Synoptic Reference 1: The First 505 Remedies by FRANS VERMEULEN [#VERSYNREF]
The Synoptic Reference: The First 505 Remedies
Remedy divisions – 274 Plants, 132 Minerals, 64 Animals, 18 Nosodes, 10 Fungi, 2 Imponderables
Traditional and New Remedies included
Extensive source and substance information
Latest scientific names and groupings
Materia Medica Sections – Mind, Generals, Sensations, Locals
Up-to-date Repertory Rubrics
Wide variety of international Materia Medica
Correlations between source and symptoms
There is such a wealth of information in the homeopathic materia medica that a concise but thorough, structured but adaptable summation is needed to assist the overworked student in studying and the busy practitioner in retaining the essentials. This is the aim of SYNOPTIC REFERENCE.
SYNOPTIC REFERENCE’s 505 remedies have been selected from over 6,000 available remedies, ranging from the most traditional to the very new. Some are well-known with many uses and others are rare and little known. All are presented with a host of useful information. Moreover, some remedies do not appear in an appreciable way in any other materia medica.
The remedies occur in the following divisions – 274 Plants, 132 Minerals, 64 Animals, 18 Nosodes, 10 Fungi and 2 Imponderables. This accurately reflects the proportion of various kingdoms and groupings in the entire homeopathic materia medica. The plant kingdom is by far the largest, followed by minerals and then animals. The extensive Source and Substance section includes the latest scientific names as well as accurate and up-to-date placement in the appropriate kingdoms or groupings. Correlations between source and symptoms are in a “Prisma-like” fashion. Characteristic features are described that enable prescribing on and comparison with materia medica, clarifying and highlighting the importance of certain symptoms in the materia medica.
From the earliest times in homeopathy, connections between symptoms and qualities of substances have been noted and incorporated in remedy pictures. This has reached refinement in “source-based prescribing,” which most fully acknowledges and utilizes such connections. At the philosophical core of these ideas is the obvious statement that nature is full of phenomena, as described by chemistry, metallurgy, botany, physics and biology. There are plenty of additional ways besides these sources in which all parts of nature are expressed and interact with man. Living proofs of these are fairy-tales, legends, myths, traditional medicinal uses, economic avail, industrial applications and other relationships between men and animals, plants or minerals. In fact, rather than a proving being just a fragment of life, it appears that all of life is a giant, on-going proving.

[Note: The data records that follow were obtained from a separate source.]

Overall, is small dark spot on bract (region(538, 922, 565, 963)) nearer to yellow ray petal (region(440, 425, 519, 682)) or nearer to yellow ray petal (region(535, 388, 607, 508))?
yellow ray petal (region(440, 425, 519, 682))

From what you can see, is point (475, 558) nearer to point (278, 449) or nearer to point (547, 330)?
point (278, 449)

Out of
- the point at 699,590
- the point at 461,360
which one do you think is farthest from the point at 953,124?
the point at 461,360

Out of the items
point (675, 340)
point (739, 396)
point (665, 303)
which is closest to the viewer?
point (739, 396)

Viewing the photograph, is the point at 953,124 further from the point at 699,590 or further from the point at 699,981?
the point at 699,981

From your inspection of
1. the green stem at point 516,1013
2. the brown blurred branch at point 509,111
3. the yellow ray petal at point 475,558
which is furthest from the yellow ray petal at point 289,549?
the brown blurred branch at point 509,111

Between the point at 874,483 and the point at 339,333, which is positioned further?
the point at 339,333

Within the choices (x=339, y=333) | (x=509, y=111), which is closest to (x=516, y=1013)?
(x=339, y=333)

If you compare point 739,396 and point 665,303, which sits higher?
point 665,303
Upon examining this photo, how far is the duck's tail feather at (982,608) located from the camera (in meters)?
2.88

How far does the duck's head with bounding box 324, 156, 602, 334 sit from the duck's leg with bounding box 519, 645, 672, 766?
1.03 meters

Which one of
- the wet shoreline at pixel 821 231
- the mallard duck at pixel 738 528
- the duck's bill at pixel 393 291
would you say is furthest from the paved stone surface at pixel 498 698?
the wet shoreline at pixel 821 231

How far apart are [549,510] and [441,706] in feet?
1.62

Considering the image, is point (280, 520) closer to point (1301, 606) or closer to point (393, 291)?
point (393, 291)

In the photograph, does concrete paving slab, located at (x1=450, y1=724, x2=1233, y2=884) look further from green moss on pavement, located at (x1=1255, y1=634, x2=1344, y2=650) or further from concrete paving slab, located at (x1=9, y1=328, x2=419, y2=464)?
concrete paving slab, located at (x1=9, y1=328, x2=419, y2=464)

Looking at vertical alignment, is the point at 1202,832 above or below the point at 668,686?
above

When applicable, these sources are used to correlate with existing materia medica for a comprehensive understanding of a remedy. The Materia Medica is subdivided into 4 Sections, which are Mind, Generals, Sensations and Locals. The sections contain individualizing characteristics and key symptoms. Out of a preponderant amount of materia medica information, these listings help focus on significant symptoms. They are derived from both clinical and proving symptoms for a balanced approach. Repertory rubrics are up-to-date, being derived from the Synthesis Repertory in the Radar OPUS program. Additional information is obtained from a wide variety of international Materia Medicas.
A completely new feature, the PLUS GROUP consists of several distinctive characteristics or symptoms that define the remedy. Generally, the most distinct quality is listed first. With each added symptom, the possibility of this being the desired remedy increases. For example, the first line plus the second line makes the remedy more defined. Add the third line to the other two and that makes it even more likely that this remedy is correct. The more lines of the group are added “plus” by “plus”, the more confident one can be that the remedy fits the patient.